▶ [Task] Please retype the records below exactly, leaving out any pictures.

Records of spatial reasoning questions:
= = = = = = =

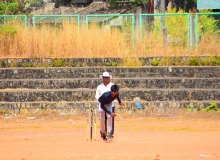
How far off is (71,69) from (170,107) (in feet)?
15.0

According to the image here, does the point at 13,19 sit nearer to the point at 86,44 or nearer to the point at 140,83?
the point at 86,44

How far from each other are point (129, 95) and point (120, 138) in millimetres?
6116

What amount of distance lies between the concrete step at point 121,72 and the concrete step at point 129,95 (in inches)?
72.7

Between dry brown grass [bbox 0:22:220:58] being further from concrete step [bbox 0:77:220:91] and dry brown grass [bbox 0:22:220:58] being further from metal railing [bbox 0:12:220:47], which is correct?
concrete step [bbox 0:77:220:91]

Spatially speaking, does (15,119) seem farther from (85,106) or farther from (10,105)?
(85,106)

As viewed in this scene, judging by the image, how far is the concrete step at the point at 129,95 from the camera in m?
22.1

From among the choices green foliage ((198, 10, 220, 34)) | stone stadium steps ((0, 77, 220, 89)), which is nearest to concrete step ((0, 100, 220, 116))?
stone stadium steps ((0, 77, 220, 89))

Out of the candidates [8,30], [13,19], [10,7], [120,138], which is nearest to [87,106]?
[120,138]

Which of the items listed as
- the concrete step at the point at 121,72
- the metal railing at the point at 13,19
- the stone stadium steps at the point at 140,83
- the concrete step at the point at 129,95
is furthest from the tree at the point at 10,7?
the concrete step at the point at 129,95

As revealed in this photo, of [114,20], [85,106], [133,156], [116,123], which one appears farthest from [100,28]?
[133,156]

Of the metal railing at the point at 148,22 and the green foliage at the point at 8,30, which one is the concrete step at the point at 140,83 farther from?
the green foliage at the point at 8,30

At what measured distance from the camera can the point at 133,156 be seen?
1312cm

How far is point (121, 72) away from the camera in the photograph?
24.1m

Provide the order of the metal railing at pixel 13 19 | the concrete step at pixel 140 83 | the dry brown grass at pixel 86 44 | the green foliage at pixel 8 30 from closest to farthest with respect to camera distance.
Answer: the concrete step at pixel 140 83 → the dry brown grass at pixel 86 44 → the green foliage at pixel 8 30 → the metal railing at pixel 13 19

= = = = = = =

▶ [Written response]
How far off is (71,69) from (170,107) (in feet)?
15.0

According to the image here, does the point at 13,19 sit nearer to the point at 86,44 or nearer to the point at 140,83?
the point at 86,44

How far from each other are point (129, 95) and point (120, 138) in millimetres?
6116

What amount of distance lies between the concrete step at point 121,72 and the concrete step at point 129,95 (in inches)?
72.7

Between dry brown grass [bbox 0:22:220:58] being further from concrete step [bbox 0:77:220:91] and dry brown grass [bbox 0:22:220:58] being further from metal railing [bbox 0:12:220:47], which is correct?
concrete step [bbox 0:77:220:91]

Spatially speaking, does (15,119) seem farther from (85,106) or farther from (10,105)?
(85,106)

As viewed in this scene, judging by the image, how far is the concrete step at the point at 129,95 from the camera in m?
22.1

From among the choices green foliage ((198, 10, 220, 34)) | stone stadium steps ((0, 77, 220, 89)), which is nearest to concrete step ((0, 100, 220, 116))?
stone stadium steps ((0, 77, 220, 89))

Out of the candidates [8,30], [13,19], [10,7], [120,138], which is nearest to [87,106]?
[120,138]

Which of the items listed as
- the concrete step at the point at 121,72
- the metal railing at the point at 13,19
- the stone stadium steps at the point at 140,83
- the concrete step at the point at 129,95
is furthest from the tree at the point at 10,7?
the concrete step at the point at 129,95

As revealed in this photo, of [114,20], [85,106], [133,156], [116,123], which one appears farthest from [100,28]?
[133,156]

Of the metal railing at the point at 148,22 and the green foliage at the point at 8,30, which one is the concrete step at the point at 140,83 farther from?
the green foliage at the point at 8,30

At what measured distance from the camera can the point at 133,156 be seen?
1312cm

How far is point (121, 72) away from the camera in the photograph?
24.1m

Provide the order of the metal railing at pixel 13 19 | the concrete step at pixel 140 83 | the dry brown grass at pixel 86 44 | the green foliage at pixel 8 30 from closest to farthest with respect to camera distance.
Answer: the concrete step at pixel 140 83 → the dry brown grass at pixel 86 44 → the green foliage at pixel 8 30 → the metal railing at pixel 13 19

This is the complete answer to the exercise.